Source passage:
************

Walid Siti’s oeuvre is characterised by a subtle, almost understated, poetics and politics of form. At first glance it is not apparent that his works, defined by abstract landscapes and geometric and architectural structures, draw from his own lived experience of exile and loss. Yet it is the sub-text of repression and conflict – tempered with the human capacity for resilience in the face of adversity – that continues to drive Siti’s practice. Born in the Iraqi-Kurdish town of Dohuk and living in London since 1984, by way of Baghdad and Ljubljana, his journey through art is informed by his journey though life. Siti’s drawings, paintings and sculptural installations speak as much of mourning for a homeland that is forever lost and for the carnage that envelops the Middle East, as they speak to a longing for betterment, however bleak the prospects. It is no coincidence then that a recurring visual trope in his work is that of towers, ladders, stairways and mountains. Whether it is a reference to the majestic mount Zawa that frames the rugged landscape around Dohuk or the ziggurats of Mesopotamia, the suggested climb upwards in never a naïve or easy one. Moreover, it is one fraught with hardship and peril. In Siti’s works the mountain or tower is never a monolith, rather it is rendered fragile, always constructed by fragments that challenge its monumentality.

************

Provided material:

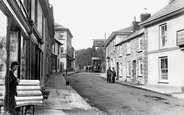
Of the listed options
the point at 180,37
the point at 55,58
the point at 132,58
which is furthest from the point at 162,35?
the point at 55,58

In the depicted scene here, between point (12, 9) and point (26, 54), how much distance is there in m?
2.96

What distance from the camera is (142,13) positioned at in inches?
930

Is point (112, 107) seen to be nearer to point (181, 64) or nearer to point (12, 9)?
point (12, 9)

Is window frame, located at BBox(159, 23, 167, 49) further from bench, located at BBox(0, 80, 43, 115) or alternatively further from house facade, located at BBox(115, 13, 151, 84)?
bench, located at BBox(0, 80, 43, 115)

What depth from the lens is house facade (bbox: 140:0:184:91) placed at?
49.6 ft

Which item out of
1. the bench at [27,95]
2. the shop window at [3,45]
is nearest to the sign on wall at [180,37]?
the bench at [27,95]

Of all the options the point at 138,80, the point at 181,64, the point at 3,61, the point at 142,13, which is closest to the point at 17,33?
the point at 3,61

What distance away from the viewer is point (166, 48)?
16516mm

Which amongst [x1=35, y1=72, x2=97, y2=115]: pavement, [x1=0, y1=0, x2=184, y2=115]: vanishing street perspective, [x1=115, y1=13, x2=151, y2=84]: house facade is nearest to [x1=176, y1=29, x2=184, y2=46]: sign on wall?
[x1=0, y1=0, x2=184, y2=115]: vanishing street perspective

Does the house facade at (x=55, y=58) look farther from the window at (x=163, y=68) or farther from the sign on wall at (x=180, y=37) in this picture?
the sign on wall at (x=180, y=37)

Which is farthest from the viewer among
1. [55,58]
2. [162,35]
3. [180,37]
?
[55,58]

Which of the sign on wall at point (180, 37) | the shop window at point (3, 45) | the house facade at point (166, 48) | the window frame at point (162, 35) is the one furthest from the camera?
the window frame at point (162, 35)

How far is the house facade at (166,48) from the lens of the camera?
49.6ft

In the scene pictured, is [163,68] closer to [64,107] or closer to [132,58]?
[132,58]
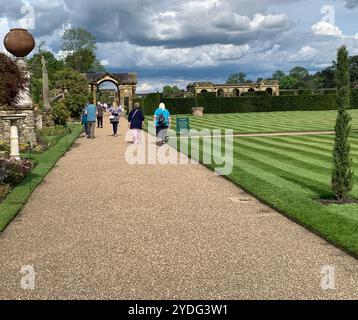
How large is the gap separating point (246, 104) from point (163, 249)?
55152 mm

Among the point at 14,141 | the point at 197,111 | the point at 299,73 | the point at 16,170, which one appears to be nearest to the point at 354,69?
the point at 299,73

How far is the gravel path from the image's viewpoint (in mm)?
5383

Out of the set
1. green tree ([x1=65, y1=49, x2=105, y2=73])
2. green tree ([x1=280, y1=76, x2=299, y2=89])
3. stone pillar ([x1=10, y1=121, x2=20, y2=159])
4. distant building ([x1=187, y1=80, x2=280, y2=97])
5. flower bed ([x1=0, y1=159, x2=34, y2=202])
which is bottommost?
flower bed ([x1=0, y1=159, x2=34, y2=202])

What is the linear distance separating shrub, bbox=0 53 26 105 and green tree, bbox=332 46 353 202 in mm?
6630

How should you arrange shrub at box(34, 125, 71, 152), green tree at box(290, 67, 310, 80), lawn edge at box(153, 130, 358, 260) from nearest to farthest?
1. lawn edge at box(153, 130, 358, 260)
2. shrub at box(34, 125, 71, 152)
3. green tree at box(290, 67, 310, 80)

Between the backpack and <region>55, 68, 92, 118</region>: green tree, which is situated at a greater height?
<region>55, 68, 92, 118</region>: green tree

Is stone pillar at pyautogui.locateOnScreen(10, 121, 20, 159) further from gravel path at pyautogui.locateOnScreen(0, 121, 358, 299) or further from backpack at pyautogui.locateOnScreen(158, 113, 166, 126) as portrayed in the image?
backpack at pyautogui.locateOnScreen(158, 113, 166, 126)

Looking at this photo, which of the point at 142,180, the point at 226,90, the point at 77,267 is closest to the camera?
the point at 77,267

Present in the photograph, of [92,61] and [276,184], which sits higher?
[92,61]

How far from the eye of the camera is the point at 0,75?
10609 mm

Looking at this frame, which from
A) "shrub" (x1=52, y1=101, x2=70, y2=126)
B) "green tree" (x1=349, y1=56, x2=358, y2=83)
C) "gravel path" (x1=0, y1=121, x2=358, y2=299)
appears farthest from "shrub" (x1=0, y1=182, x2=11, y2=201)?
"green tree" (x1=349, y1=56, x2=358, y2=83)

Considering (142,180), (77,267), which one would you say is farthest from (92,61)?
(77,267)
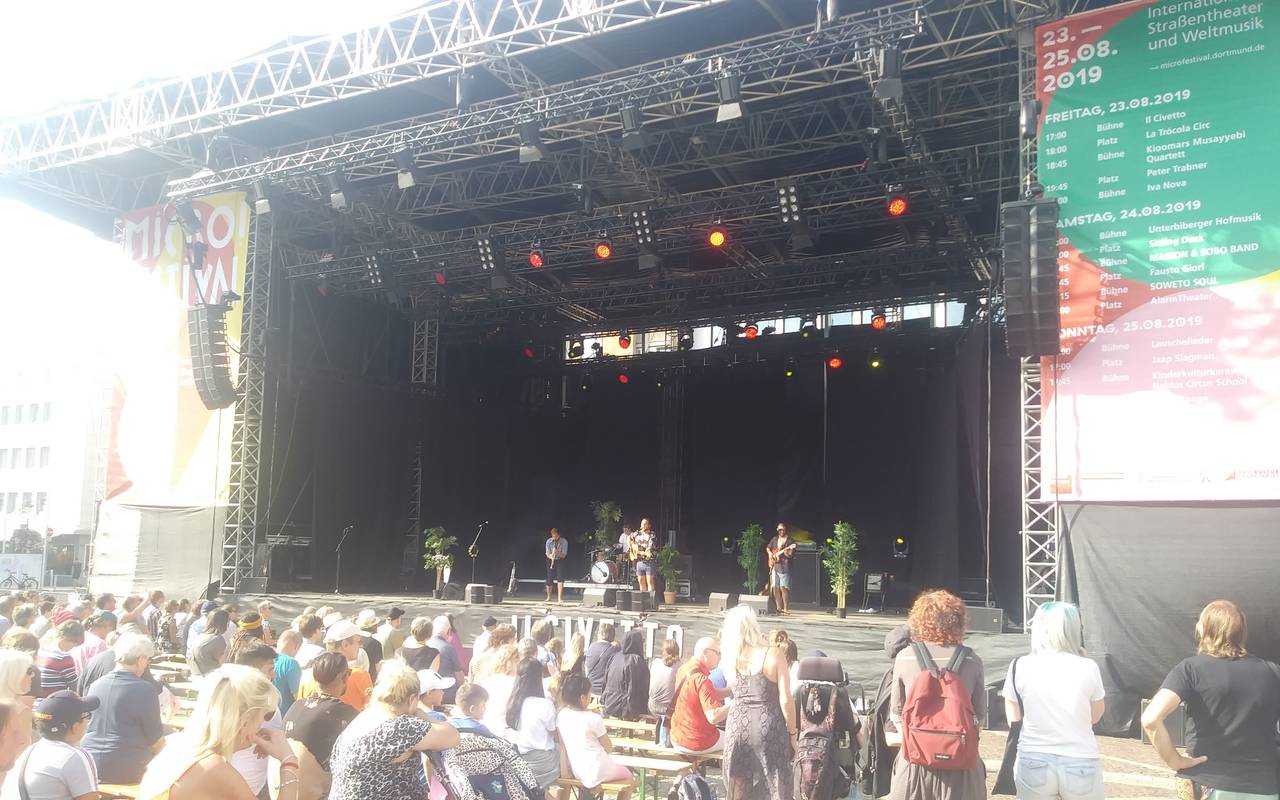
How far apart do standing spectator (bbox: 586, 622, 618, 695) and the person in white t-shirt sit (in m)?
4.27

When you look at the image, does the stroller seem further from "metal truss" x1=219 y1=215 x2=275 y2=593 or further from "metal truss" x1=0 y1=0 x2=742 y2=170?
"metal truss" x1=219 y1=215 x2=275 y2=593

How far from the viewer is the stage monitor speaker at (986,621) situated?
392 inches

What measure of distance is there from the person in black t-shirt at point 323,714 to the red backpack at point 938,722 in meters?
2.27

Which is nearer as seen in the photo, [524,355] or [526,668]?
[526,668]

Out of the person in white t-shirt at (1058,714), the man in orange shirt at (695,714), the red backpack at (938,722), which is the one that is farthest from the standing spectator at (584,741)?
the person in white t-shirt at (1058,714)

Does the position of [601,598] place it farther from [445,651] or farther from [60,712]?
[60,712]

************

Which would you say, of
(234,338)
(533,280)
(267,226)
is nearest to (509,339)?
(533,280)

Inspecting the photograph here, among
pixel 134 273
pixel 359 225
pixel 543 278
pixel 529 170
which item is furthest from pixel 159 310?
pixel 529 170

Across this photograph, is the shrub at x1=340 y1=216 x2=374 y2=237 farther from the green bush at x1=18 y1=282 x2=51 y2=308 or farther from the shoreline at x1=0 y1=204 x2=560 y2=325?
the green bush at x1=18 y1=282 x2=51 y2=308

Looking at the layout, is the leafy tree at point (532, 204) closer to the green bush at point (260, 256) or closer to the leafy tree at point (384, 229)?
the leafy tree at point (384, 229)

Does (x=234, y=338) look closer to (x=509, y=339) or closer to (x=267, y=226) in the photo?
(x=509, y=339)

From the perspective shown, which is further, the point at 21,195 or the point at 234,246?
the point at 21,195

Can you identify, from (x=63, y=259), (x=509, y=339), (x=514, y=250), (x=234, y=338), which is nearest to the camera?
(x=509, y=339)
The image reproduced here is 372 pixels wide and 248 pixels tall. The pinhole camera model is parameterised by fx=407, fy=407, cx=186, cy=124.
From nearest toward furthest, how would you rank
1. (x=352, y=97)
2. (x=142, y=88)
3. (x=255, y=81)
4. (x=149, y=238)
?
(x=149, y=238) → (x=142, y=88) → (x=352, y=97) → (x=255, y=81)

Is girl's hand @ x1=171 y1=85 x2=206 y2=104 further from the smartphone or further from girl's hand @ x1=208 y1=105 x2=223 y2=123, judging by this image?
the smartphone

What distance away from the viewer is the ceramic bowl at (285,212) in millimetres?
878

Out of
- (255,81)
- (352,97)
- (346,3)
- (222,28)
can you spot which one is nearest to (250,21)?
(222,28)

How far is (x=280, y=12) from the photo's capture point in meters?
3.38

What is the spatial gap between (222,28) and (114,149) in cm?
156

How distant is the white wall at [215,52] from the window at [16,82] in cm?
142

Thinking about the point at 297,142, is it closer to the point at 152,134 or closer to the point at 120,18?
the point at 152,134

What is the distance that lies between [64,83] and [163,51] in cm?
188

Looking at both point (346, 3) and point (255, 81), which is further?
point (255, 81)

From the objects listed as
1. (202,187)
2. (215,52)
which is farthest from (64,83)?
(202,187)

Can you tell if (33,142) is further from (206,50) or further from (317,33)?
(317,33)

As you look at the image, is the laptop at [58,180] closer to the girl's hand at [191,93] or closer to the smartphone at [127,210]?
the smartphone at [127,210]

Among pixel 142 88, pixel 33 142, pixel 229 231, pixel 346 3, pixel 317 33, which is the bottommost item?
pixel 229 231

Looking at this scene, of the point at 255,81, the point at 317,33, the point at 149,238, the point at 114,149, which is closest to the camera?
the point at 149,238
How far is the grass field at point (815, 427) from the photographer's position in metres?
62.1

************

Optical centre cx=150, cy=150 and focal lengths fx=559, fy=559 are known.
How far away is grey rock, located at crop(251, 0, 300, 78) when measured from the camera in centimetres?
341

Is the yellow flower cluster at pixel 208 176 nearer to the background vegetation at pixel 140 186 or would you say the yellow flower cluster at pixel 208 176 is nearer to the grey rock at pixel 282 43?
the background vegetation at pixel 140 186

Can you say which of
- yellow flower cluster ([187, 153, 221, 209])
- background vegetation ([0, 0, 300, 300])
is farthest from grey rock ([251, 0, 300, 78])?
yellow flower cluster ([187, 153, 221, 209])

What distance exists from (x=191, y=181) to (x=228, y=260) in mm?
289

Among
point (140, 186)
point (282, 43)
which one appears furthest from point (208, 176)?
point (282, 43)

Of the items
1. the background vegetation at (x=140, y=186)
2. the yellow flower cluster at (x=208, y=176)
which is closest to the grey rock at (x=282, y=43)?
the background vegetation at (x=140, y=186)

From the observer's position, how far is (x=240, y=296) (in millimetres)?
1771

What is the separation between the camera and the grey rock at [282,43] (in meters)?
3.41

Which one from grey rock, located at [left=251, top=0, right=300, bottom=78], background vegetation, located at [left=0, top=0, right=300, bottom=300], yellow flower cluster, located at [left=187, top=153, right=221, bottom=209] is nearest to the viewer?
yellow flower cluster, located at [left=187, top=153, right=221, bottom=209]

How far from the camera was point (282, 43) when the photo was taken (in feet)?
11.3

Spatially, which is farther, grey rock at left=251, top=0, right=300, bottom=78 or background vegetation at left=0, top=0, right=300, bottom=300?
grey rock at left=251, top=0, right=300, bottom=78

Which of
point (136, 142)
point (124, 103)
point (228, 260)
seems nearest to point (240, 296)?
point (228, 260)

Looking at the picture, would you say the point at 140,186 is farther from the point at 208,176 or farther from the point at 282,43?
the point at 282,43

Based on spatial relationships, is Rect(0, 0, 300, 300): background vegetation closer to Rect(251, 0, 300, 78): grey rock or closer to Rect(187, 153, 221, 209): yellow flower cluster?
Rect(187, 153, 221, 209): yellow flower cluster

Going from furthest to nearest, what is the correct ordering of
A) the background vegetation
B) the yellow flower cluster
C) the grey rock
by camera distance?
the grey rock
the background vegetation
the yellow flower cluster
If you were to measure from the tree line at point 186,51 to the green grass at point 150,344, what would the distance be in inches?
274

************

Stated task 1: Say whether each statement below agrees with the passage on Walid Siti's art. For each, answer yes or no and quote the words from the passage that decide it. (a) Siti has lived in London since 1984. (b) Siti's works present the mountain or tower as a solid monolith. (c) Siti was born in Baghdad.
Stated task 2: Go on with the passage on Walid Siti's art from the point where it stops.

Written reply 1:
(a) Yes: "living in London since 1984"
(b) No: "In Siti’s works the mountain or tower is never a monolith"
(c) No: "Born in the Iraqi-Kurdish town of Dohuk"

Written reply 2:
Named after the 2016 sculptural piece The Black Tower, this eponymous solo exhibition premiers new works by the artist and presents installations that respond site-specifically to the gallery space in the Goethestrasse. The Black Tower is a relative small work size-wise, however it consolidates the curatorial and artistic premise of the exhibition at large, and functions as its interpretative lens. Inspired by the splendid spiralling cone of the Malwiya Minaret of the Great Mosque of Samarra, built in 851, Siti’s piece shows us a collapsed tower lying on its side, coated in thick black paint and no longer erect. Its distinct architectural features can still be discerned. From this broken tower bursts a violent tangled chaos populated by plastic toy soldiers, like a parasite consuming and overpowering its host. Nevertheless it is unclear whether this new reality born out of the wreckage of an old order will prevail, nor what this new era is. As with so much of Siti’s art there is an open-endedness to it and it is precisely the ambiguity between ruin and hope that directs the tone of this exhibition.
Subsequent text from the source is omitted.